「野中くん発 ジブリだより」 6月号

 すでに報道されたとおり、先月開催された第69回カンヌ国際映画祭で、スタジオジブリ最新作「レッドタートル ある島の物語」(マイケル・デュドク・ドゥ・ヴィット監督)が「ある視点」部門の特別賞を受賞しました。"映画そのものが特別""映像と音のポエジー"と高く評価されての受賞です。カンヌ国際映画祭は毎年5月の開催なので、ジブリの新作はいつもまだ制作中で出品は無理でした。しかし本作は春に完成したので、ちょうどカンヌに間に合いました。賞の対象となる、オフィシャルセレクションの「ある視点」部門に初めて出品出来た新作が賞を頂けて本当に嬉しいです。日本公開は9月17日(土)。ご期待下さい。

 ジブリの新作といえば、小金井のスタジオで現在制作中の、三鷹の森ジブリ美術館オリジナル短編アニメーション「毛虫のボロ」(宮崎駿監督作品)ですが、5月9日(月)に最初のラッシュがありました。この作品はこれまでの方法を大きく変えて、CGを制作工程の中心に用いています。
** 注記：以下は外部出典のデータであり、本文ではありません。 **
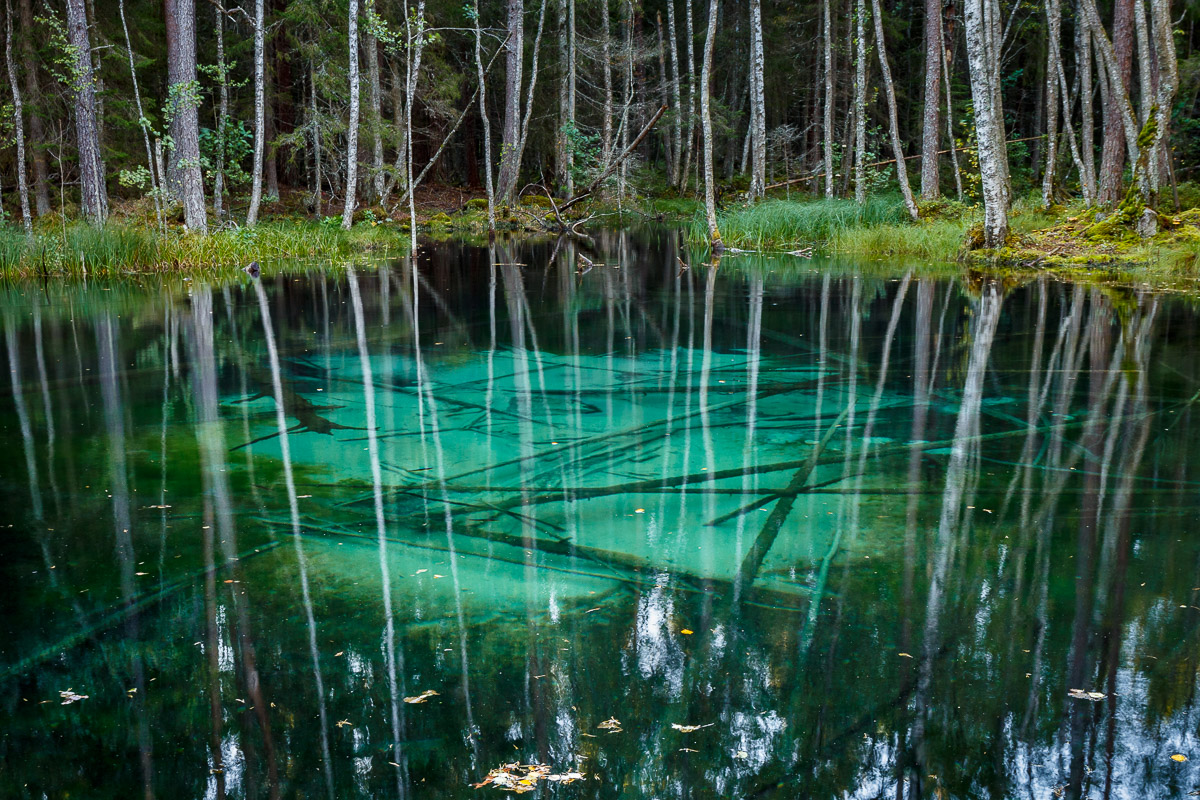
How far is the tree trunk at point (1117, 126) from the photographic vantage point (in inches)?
541

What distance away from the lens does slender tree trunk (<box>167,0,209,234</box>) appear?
14844mm

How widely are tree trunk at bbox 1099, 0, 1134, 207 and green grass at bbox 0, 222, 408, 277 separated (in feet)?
41.0

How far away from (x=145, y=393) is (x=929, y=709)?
5.36 m

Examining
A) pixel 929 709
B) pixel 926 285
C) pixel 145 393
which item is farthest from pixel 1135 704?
pixel 926 285

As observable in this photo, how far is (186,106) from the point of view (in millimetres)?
14875

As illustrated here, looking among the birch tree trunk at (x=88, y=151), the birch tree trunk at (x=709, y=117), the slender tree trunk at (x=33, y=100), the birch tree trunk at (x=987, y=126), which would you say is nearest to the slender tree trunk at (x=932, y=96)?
the birch tree trunk at (x=987, y=126)

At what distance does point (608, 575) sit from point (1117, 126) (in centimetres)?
1378

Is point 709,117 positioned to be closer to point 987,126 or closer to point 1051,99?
point 987,126

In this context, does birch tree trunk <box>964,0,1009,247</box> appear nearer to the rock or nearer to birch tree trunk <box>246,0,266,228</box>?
the rock

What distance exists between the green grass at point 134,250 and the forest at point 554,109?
0.38m

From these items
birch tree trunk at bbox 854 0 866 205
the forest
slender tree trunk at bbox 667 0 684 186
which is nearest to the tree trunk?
the forest

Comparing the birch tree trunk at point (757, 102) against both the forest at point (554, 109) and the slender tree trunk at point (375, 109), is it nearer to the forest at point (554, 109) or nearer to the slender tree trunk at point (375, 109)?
the forest at point (554, 109)

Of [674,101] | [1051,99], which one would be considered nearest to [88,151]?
[1051,99]

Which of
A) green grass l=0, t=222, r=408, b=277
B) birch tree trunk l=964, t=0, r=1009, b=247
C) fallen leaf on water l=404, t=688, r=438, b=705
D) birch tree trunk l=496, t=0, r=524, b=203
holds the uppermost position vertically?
birch tree trunk l=496, t=0, r=524, b=203
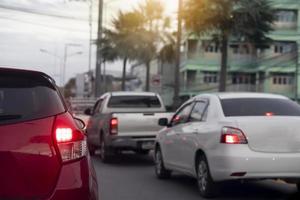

そのため、制作開始から初ラッシュまでいつになく時間がかかりましたが、ラッシュを経て20カットほど完成カットが上がりました。私も観ましたが、映像の質の高さがすごかったです。今後もさらに制作を続けていきます。

 さて、愛知・新潟で好評を博した「ジブリの大博覧会」が、内容を大きく更新した上で遂に東京にやってきます。7月7日(木)から9月11日(火)まで、六本木ヒルズ展望台 東京シティビューにて開催。「風の谷のナウシカ」から最新作「レッドタートル ある島の物語」まで、これまでのジブリ作品がどのように生み出され、世に出て行ったのか。会場では当時を振り返るポスターやチラシといった広告宣伝物を中心に、制作資料、企画書など未公開資料を含む膨大な数の資料が所狭しと並び、ジブリの30年間の歩みを体感出来ます。詳しくは公式サイトをご覧下さい。
http://www.roppongihills.com/tcv/jp/ghibli-expo/

 なお、スタジオジブリでは5月26日(木)よりLINEの公式アカウントを始めました。「ジブリの大博覧会」を含む、ジブリのいろんな新情報を随時お知らせしていきますので、こちらもどうぞよろしく。

 最後になりましたが、ジブリ作品を支えるベテランアニメーターの1人だった二木真希子さんが病気のため5月13日(金)に亡くなりました。58歳でした。残念と言う他ありません。ご冥福をお祈りいたします。